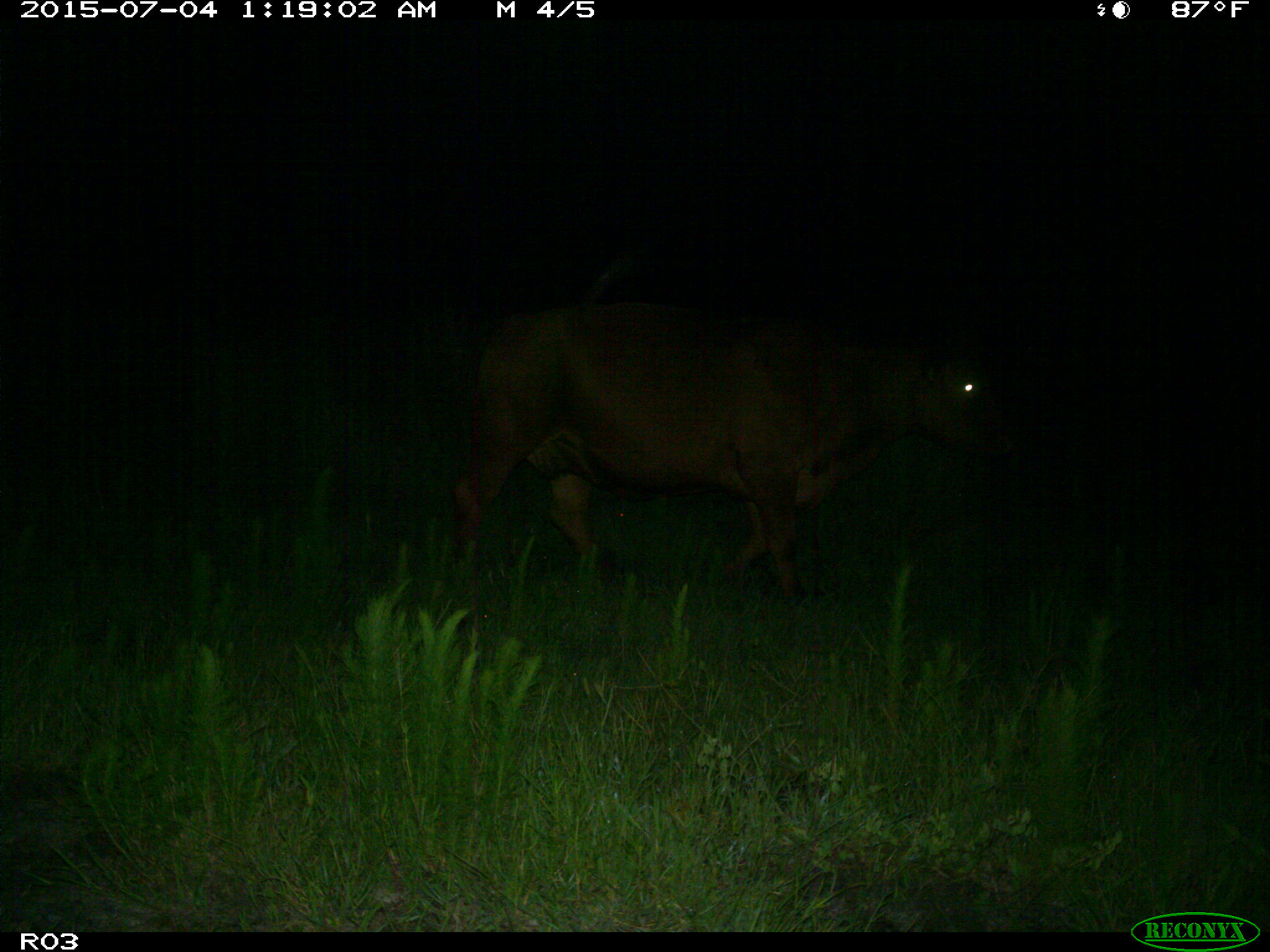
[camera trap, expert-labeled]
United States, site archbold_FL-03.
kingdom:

◆ ◆ ◆

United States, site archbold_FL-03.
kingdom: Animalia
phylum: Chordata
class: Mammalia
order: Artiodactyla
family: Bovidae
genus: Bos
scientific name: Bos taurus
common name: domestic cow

◆ ◆ ◆

=== What is needed ===
Output should match, line for line, the stretch of the material above from the line holding "order: Artiodactyla" through the line holding "common name: domestic cow".

=== Output of the exercise ===
order: Artiodactyla
family: Bovidae
genus: Bos
scientific name: Bos taurus
common name: domestic cow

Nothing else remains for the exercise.